Il s'efforça de respirer lentement, mais le fantôme ne lui laissa pas le temps de se calmer. Le brouillard qui les entourait se dissipa et ils atterrirent dans une nouvelle pièce, très différente de la dernière.
La grande cuisine de Potter.
Ce dernier, l'allure négligée, était assis à une table d'époque en chêne, une tasse de café à ses côtés. Les doux rayons du soleil matinal filtraient à travers la fenêtre.
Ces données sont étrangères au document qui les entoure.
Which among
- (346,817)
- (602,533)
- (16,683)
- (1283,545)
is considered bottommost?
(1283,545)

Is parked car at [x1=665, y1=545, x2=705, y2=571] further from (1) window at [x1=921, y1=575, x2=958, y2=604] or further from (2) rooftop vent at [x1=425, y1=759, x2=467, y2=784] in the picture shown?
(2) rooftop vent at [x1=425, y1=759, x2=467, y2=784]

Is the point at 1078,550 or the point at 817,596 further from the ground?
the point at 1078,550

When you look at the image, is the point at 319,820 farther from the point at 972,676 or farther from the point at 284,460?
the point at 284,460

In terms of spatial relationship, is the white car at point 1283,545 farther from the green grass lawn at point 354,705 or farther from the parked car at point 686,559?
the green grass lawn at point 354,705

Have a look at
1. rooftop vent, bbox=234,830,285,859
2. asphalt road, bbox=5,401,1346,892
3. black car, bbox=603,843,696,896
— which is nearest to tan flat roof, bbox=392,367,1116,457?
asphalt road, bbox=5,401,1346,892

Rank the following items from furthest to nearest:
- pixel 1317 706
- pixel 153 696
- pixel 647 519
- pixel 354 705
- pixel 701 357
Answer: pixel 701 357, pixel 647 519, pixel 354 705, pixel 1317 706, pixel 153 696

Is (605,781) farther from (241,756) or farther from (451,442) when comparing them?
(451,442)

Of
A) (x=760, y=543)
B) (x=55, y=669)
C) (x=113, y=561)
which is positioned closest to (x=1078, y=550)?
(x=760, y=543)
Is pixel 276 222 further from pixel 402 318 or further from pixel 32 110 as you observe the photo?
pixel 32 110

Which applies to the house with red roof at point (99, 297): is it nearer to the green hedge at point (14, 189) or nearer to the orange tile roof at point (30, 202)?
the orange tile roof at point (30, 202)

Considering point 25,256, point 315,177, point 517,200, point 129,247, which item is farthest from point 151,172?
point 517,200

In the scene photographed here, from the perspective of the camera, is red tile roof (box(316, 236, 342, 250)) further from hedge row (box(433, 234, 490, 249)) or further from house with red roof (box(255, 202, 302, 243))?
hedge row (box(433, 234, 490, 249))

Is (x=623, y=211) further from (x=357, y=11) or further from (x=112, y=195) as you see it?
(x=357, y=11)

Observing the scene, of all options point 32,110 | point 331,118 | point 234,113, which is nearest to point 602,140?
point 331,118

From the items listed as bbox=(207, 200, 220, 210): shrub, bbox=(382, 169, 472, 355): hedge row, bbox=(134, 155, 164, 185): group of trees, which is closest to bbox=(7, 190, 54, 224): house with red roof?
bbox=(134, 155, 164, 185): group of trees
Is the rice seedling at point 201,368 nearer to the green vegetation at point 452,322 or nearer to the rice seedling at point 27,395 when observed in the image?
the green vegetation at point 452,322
Lorsque le brun tourna la tête, les bras lui en tombèrent. Ses cheveux noirs, aussi indisciplinés qu'adorables, affichaient des mèches grises aux tempes.
Prenant une gorgée de café, Potter lisait avec attention le journal, les sourcils froncés. Les coins froissés lui frôlèrent les doigts lorsque l'une des deux pages s'affaissa. Potter ne sembla pas s'en rendre compte. Il s'était figé, les yeux fixés sur l'article qu'il lisait.
— Aaah, je savais bien que je te trouverai là, déclara une voix basse encore endormie.
Potter releva la tête, l'air… coupable ?
— Hé.
Drago se tendit. Il se moquait de ce Hé toutes les semaines. Malgré son appréhension, il s'obligea à se retourner.
Charlie Weasley entrait d'un pas tranquille dans la cuisine, torse nu, le jean sur les hanches. Ses bras et son torse puissants exposés à la vue de tous. Il arborait davantage de rides sur le visage que Potter. Elles se plissèrent quand il sourit, comme si elles étaient issues d'une longue exposition au soleil et non du fardeau du monde. Ses biceps, ses omoplates et son torse exhibaient plusieurs tatouages. Il déposa une main sur l'épaule de Potter et se pencha pour l'embrasser.
Alors que Potter se dépêchait de replier le journal, Drago aperçut l'éclat d'une alliance à son doigt.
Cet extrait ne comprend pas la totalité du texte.